Other property and equipment is stated at cost. The Company depreciates the cost of other property and equipment using the straight-line method over the estimated useful lives typically ranging from 3 to 8 years. When assets are retired or otherwise disposed of, the cost and related accumulated depreciation or amortization are removed from the accounts, and any resulting gain or loss is reflected in the results of operations for the period. The cost of maintenance and repairs is expensed as incurred and significant renewals and improvements are capitalized.
Debt Issue Costs: Debt issue costs consist of costs associated with obtaining financing discussed in Note F. These costs are amortized over the life of the credit agreement or less if the credit facility is terminated. Amortization of debt issuance costs included in interest expense was $831,191 for the year ended December 31, 2007. Amortization of debt issuance costs included in interest expense was $505,884 (unaudited) and $416,218 (unaudited) for the six months ended June 30, 2008 and 2007, respectively.
Management and Administrative Expenses: PRP charges to the Company 100% of the management and administrative expenses incurred on behalf of the Company. During the year ended December 31, 2007, PetroEdge and PRP charged $2,302,558 in management and administrative fees to the Company and is included in General and Administrative expenses in the Statement of Operations. Management and administrative fees were $1,437,740 (unaudited) and $1,091,160 (unaudited) for the six months ended June 30, 2008 and 2007, respectively.
Revenue Recognition: Revenues associated with sales of oil and natural gas are recorded when title passes to the customer, net of royalties, discounts and allowances, as applicable.

-8-


 

PETROEDGE RESOURCES (WV) LLC
NOTES TO FINANCIAL STATEMENTS
DECEMBER 31, 2007
NOTE C — SUMMARY OF SIGNIFICANT ACCOUNTING POLICIES (Continued)
The Company uses the sales method of accounting for gas production imbalances. The volumes of gas sold may differ from the volumes to which the Company is entitled based on its interests in the properties. These differences create imbalances that are recognized as a liability only when the properties’ estimated remaining reserves net to the Company will not be sufficient to enable the underproduced owner to recoup its entitled share through production. No receivables are recorded for those wells where the Company has taken less than its share of production.

▶ **Dataset rows**
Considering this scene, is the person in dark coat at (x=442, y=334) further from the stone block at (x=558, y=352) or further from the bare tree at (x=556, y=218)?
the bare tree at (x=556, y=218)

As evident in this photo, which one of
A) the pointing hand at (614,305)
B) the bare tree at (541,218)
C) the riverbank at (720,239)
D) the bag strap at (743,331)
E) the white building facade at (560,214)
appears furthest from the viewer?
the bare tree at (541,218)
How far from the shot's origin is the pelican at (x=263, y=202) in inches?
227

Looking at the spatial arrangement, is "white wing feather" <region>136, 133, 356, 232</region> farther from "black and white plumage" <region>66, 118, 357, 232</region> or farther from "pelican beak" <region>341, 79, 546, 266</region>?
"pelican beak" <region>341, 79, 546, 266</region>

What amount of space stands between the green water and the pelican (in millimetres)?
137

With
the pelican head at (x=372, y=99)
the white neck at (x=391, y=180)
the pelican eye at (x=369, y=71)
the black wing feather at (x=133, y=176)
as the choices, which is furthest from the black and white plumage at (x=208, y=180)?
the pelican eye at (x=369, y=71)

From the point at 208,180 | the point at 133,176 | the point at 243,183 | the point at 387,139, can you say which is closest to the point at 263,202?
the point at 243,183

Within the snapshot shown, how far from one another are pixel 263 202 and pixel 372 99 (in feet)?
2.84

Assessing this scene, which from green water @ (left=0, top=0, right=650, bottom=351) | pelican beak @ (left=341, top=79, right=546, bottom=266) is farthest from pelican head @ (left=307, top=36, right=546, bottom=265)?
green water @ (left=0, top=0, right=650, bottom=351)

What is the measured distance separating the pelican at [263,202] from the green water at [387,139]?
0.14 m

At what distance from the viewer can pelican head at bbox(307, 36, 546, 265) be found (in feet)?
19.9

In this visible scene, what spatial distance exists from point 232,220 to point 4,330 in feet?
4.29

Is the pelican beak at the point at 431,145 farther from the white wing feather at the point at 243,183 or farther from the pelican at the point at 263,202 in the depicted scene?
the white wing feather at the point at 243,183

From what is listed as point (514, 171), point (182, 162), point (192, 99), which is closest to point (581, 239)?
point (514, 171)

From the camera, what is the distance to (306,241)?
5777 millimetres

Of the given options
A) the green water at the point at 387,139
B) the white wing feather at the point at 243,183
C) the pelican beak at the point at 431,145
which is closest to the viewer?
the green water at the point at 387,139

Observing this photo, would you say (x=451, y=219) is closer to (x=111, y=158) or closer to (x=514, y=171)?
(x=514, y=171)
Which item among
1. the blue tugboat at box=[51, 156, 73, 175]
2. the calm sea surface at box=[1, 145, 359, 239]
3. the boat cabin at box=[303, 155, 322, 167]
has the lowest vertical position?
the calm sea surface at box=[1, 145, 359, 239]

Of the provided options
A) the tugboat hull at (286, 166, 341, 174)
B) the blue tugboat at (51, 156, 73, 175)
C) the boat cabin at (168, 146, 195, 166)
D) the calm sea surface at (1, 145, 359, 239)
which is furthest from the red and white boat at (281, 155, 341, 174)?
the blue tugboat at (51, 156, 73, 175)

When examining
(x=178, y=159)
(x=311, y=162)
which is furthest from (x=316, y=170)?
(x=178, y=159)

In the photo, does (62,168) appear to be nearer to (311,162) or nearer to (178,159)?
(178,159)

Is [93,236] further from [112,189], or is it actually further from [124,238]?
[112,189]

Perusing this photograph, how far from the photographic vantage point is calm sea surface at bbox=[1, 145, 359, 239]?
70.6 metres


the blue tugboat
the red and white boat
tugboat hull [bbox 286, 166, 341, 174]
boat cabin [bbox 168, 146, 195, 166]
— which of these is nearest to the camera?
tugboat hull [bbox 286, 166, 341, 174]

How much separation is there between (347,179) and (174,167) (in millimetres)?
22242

▶ **Given request**
Reproduce the portion of the accounting policy notes that begins at the words "Revenue Recognition: Revenues" and stops after "allowances, as applicable.".

▶ **Result**
Revenue Recognition: Revenues associated with sales of oil and natural gas are recorded when title passes to the customer, net of royalties, discounts and allowances, as applicable.